The evidence added that ancestral genes have spread their way of life on the northern Mediterranean coast, the Sardinian Islands, Sicily, southern Europe, Portugal and the UK. Anatolian genetic fingerprints have appeared in all ancient European farming areas.

Asian Migration
A group of international researchers in a previous study of the Journal of the American Association of Advanced Sciences that contemporary Europeans are a combination of three groups: fishermen, farmers and the old population, and these groups have moved in large numbers separately since several thousand years BC from the plains of Russia and the northern Black Sea and the country Caucasus to Europe.

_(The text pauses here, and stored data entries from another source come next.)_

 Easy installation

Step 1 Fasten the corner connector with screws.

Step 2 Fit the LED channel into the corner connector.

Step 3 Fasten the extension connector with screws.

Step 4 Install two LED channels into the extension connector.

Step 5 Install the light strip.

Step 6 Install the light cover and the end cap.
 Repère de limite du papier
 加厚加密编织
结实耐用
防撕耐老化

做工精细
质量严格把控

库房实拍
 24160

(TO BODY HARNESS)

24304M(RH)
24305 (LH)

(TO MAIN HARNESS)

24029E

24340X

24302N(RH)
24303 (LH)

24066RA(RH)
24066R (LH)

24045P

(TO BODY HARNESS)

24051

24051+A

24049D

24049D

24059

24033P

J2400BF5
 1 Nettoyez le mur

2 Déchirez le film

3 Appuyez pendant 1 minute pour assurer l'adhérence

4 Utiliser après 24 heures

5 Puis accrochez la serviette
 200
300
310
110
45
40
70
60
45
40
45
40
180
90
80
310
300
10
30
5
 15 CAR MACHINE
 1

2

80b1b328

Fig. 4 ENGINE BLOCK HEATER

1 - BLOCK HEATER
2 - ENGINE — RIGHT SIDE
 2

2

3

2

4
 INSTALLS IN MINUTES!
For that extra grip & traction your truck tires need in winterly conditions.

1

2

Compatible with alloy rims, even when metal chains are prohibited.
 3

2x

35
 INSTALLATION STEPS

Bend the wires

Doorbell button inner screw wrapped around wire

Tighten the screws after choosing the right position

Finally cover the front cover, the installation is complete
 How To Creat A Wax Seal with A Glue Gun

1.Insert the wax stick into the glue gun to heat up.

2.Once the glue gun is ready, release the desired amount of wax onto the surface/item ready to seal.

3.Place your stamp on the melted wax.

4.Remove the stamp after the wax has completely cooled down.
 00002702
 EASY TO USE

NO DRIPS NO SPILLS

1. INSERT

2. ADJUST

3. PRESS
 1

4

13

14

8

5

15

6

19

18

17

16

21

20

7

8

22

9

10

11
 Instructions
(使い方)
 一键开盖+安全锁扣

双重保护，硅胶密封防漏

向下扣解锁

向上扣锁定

These groups, especially the nomadic nomadic shepherds of Lamnaya, who were among the first to ride horses, contributed to the spread of the Indo-European languages ​​when they migrated west in search of green grazing past Eastern, Central and Western Europe and brought with them a mobile lifestyle European stone and weapons and innovative metal tools, probably helped push Europe towards the Bronze Age.

The study revealed that the mass migration of the Aymanaya pastoralists from the Black Sea plains brought the Indo-European languages ​​to Europe about 4,500 years ago, and that these languages ​​represent the majority of the languages ​​spoken in much of Europe at present.